TEXTO FORNECIDO:

SANTA MISSA E BEATIFICAÇÃO DO SERVO DE DEUS O PAPA JOÃO
PAULO I
HOMILIA
DO PAPA FRANCISCO
Jesus vai a caminho de Jerusalém
e, como diz o Evangelho de hoje, «seguiam com Ele grandes multidões» (Lc 14,
25). Caminhar com Ele significa segui-Lo, isto é, tornar-se discípulo. E,
contudo, a estas pessoas o Senhor faz um discurso pouco atraente e muito
exigente: não pode ser seu discípulo quem não O ama mais do que aos seus entes
queridos, quem não carrega a sua cruz, quem não renuncia aos bens terrenos (cf.
14, 26-27.33). Porque é que Jesus dirige tais palavras à multidão? Qual é o
significado das suas advertências? Tentemos responder a estas questões.
Em primeiro lugar, vemos muitas
pessoas, uma multidão numerosa que segue Jesus. Podemos imaginar que muitos
ficaram fascinados pelas suas palavras e maravilhados com os gestos que
realizava; e, por isso, terão visto n’Ele uma esperança para o próprio futuro.

DADOS:
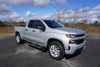 2020 Chevrolet Silverado 1500 Custom | Unadilla, GA | Brannen Motor Company 2020 Chevrolet Silverado 1500 Custom | Unadilla, GA | Brannen Motor Company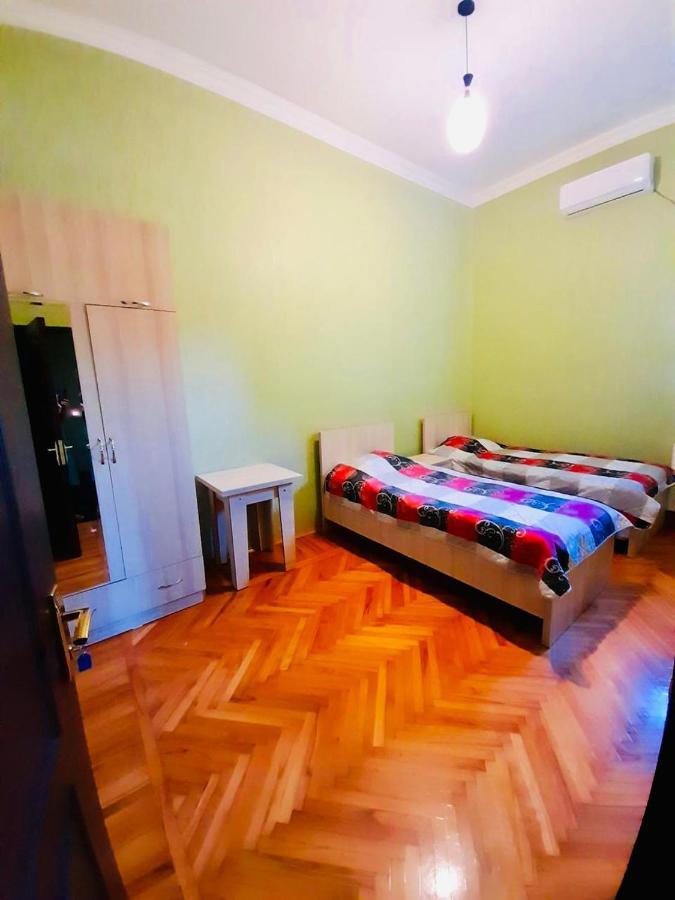 Hotel Perla.Geo Kutaisi Exteriér fotografie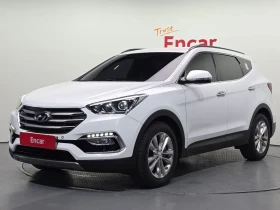 Hyundai Santa fe Diesel 2.0 2Wd Premium, снимка 1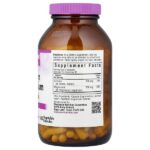 Кальций и магний в соотношении 1: 1, 180 растительных капсул — Bluebonnet Nutrition — изображение 2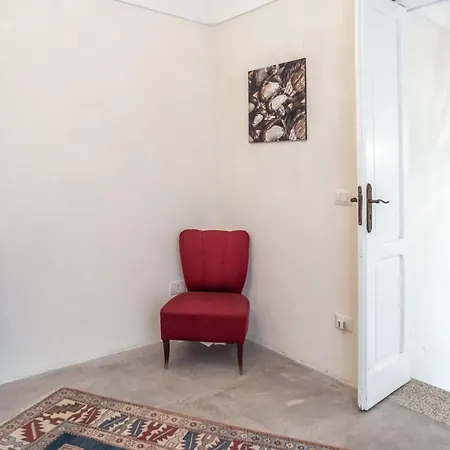 Casa Di Mary Noto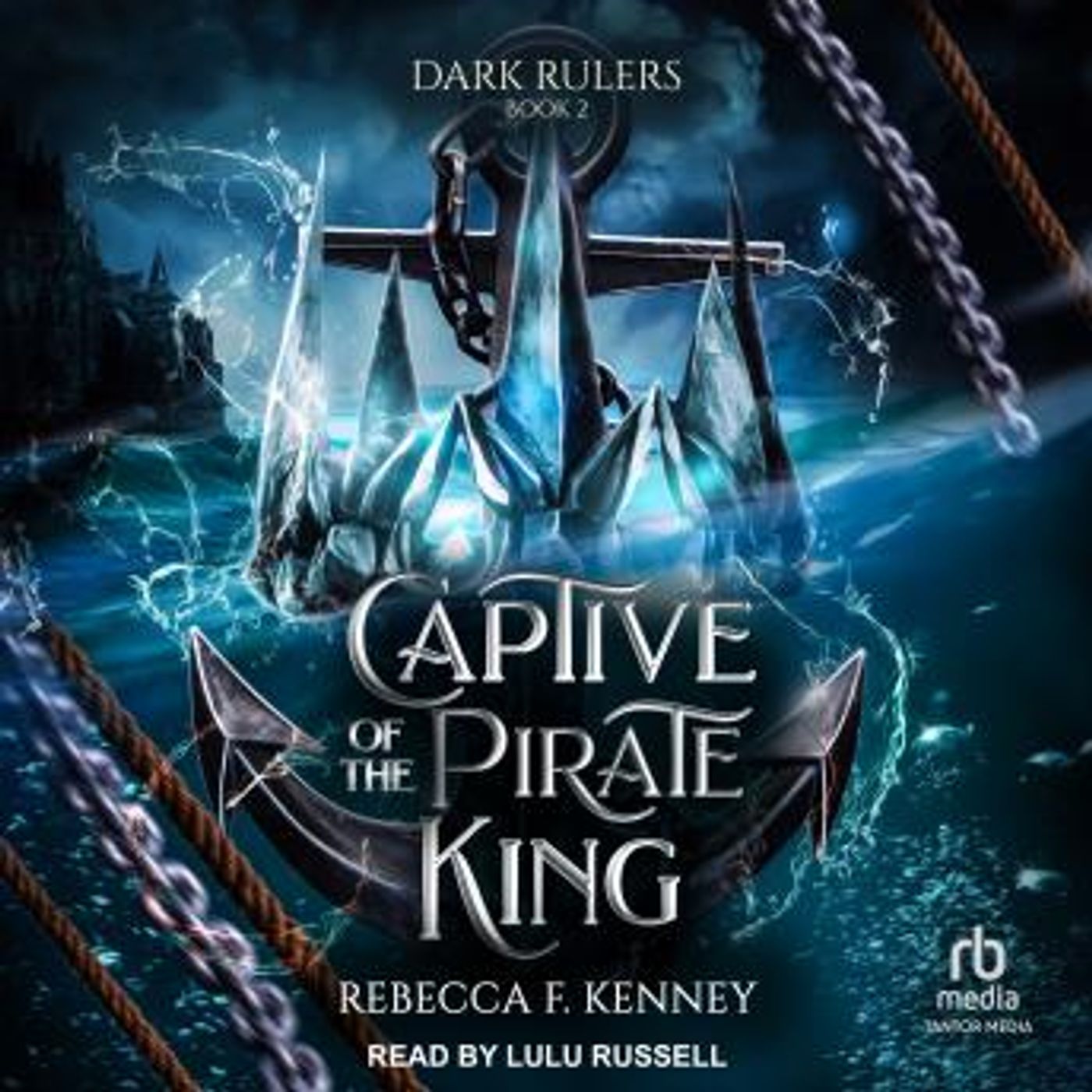 Enjoy Amazing Full Audiobooks in Science Fiction & Fantasy, Fantasy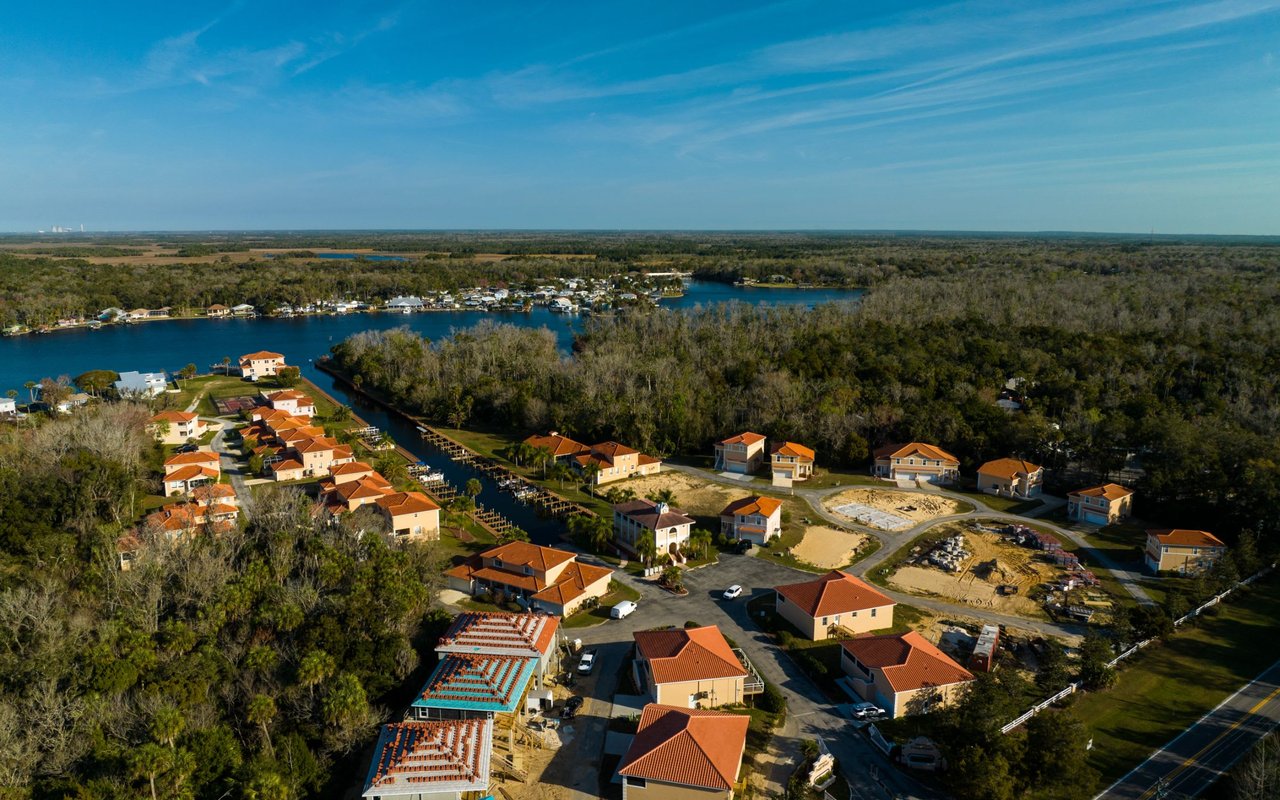 Homosassa Springs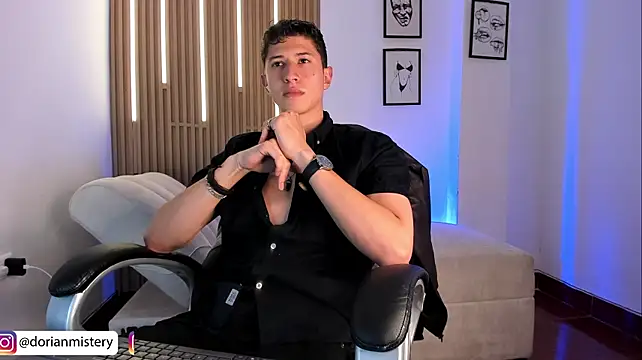 عرض كام Dorianmistery2322_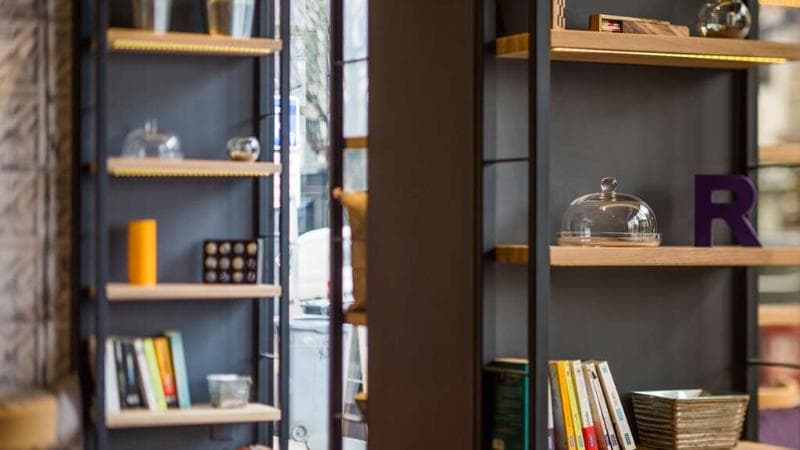 Hotel Campanile Rennes Centre - Gare 3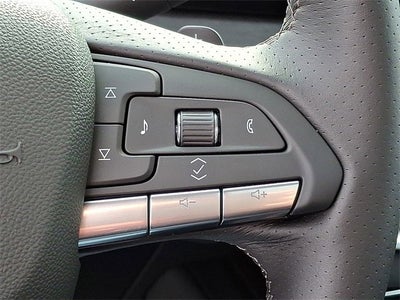 2025 Cadillac XT4 Sport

TAREFAS A REALIZAR:
- a) Segundo a homilia, para que cidade se dirige Jesus?
- b) Transcreva da homilia tudo o que vai desde "14, 26-27.33). Porque" até "o próprio futuro.".
- c) Prossiga a homilia a partir da última frase apresentada.

RESPOSTAS ÀS TAREFAS:
- a) Para Jerusalém.

- b)
14, 26-27.33). Porque é que Jesus dirige tais palavras à multidão? Qual é o
significado das suas advertências? Tentemos responder a estas questões.
Em primeiro lugar, vemos muitas
pessoas, uma multidão numerosa que segue Jesus. Podemos imaginar que muitos
ficaram fascinados pelas suas palavras e maravilhados com os gestos que
realizava; e, por isso, terão visto n’Ele uma esperança para o próprio futuro.

- c)
Que teria feito qualquer outro mestre de então, ou – podemos ainda
interrogar-nos – que faria um líder astuto ao ver que as suas palavras e o seu
carisma atraíam as multidões e faziam crescer o consenso no seio delas? Como
sucede hoje, especialmente nos momentos de crise pessoal e social em que
estamos mais expostos a sentimentos de ira ou temos medo de qualquer coisa que
ameaça o nosso futuro, ficamos mais vulneráveis e assim, na onda da emoção,
confiamo-nos a quem com sagácia e astúcia sabe cavalgar esta situação,
aproveitando-se dos temores da sociedade e prometendo ser o «salvador» que
resolverá os problemas, quando, na realidade, o que deseja é aumentar a sua
popularidade e o próprio poder, a sua própria imagem, a própria capacidade de
controlar as coisas.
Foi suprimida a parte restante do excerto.